> [Data listing]:
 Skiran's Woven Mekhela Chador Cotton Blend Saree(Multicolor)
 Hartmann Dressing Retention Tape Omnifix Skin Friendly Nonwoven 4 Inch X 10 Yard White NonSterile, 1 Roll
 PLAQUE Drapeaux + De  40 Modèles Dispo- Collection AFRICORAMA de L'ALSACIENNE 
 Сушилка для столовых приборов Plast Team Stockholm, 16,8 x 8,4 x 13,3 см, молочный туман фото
---
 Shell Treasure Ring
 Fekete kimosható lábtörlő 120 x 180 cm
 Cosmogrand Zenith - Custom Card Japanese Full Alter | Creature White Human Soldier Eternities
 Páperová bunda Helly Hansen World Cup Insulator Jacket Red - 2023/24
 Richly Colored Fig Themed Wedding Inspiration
* * *
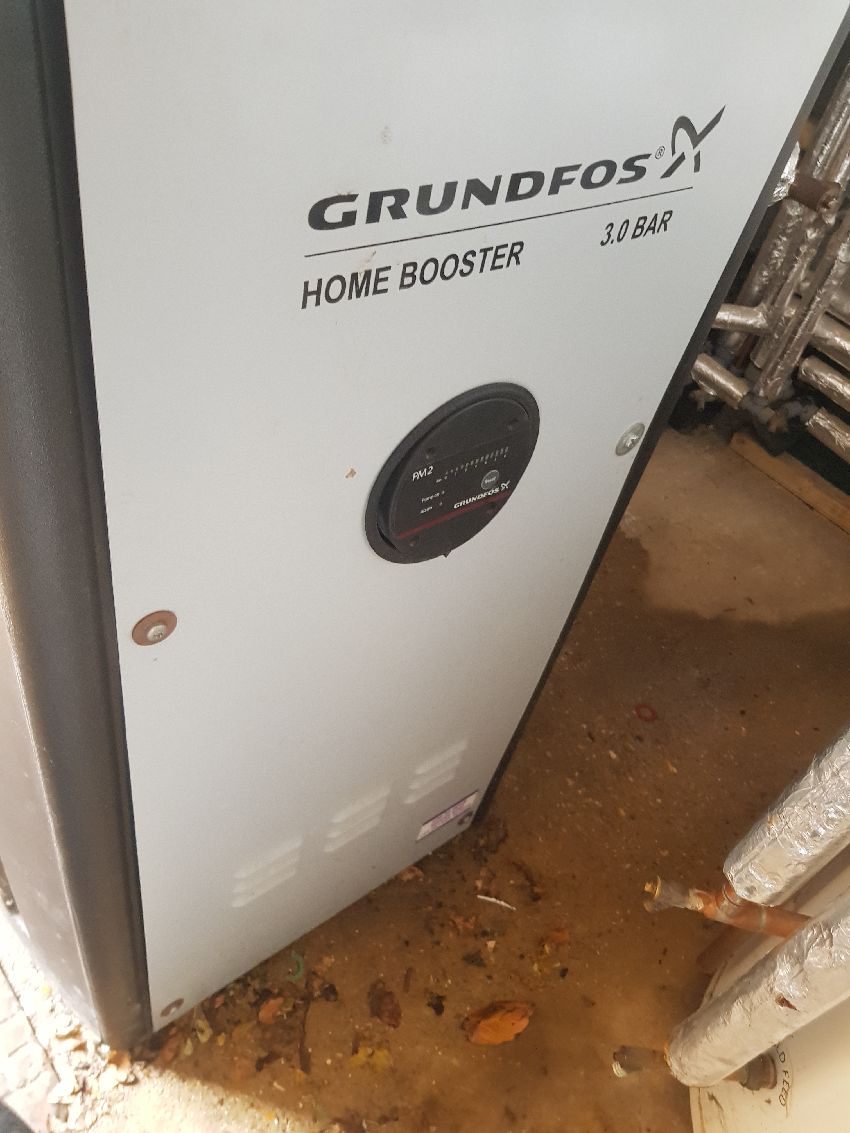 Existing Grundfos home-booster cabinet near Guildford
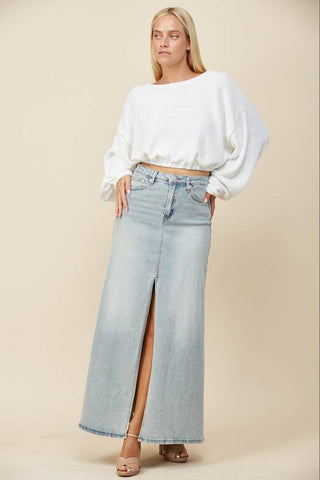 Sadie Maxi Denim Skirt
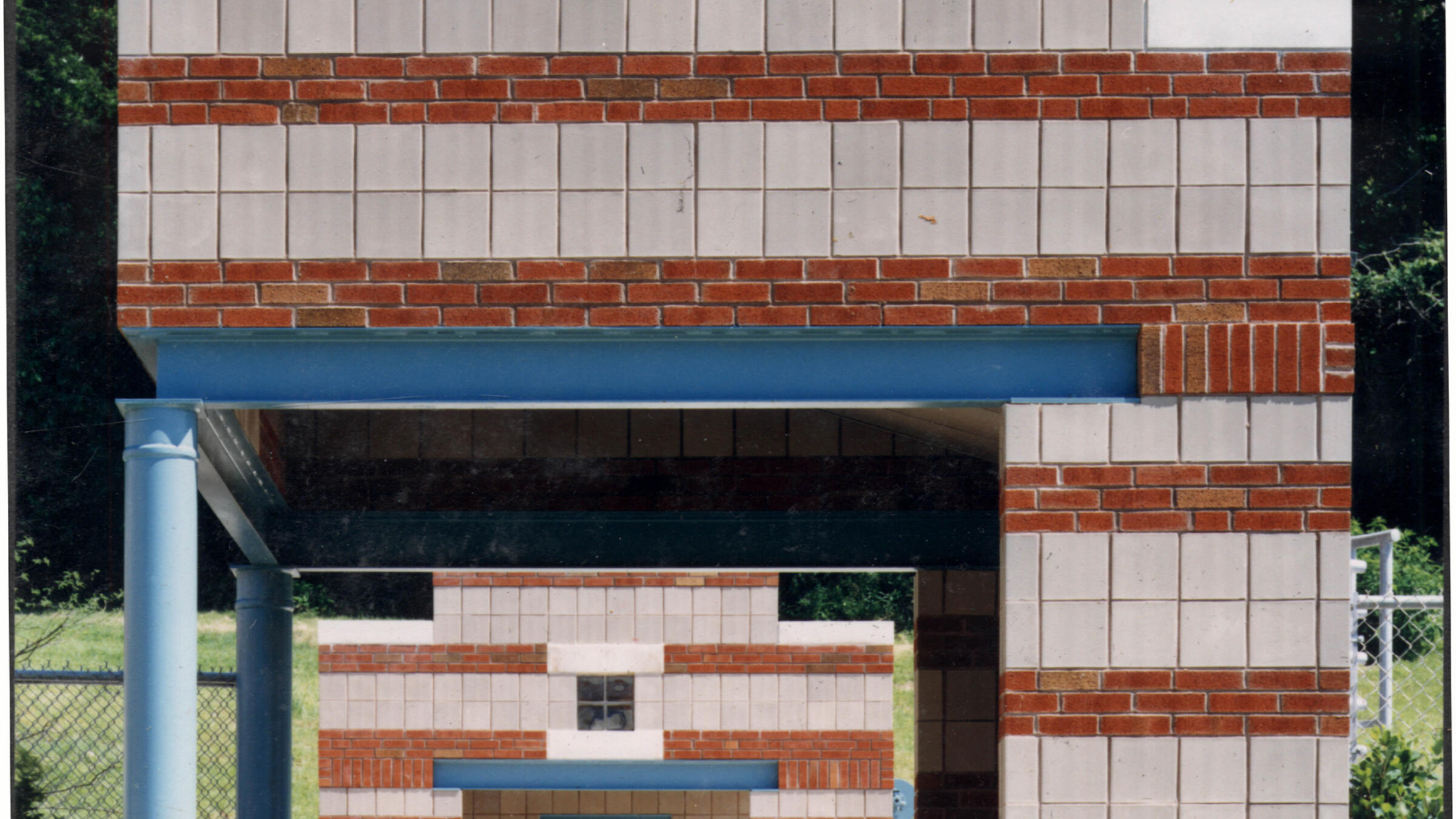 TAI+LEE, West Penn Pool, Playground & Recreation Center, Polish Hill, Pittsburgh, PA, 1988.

> [Problem description]:
Work out how many lines in the material above hold the string "White", and reply with the number only.

> [Solution to this exercise]:
2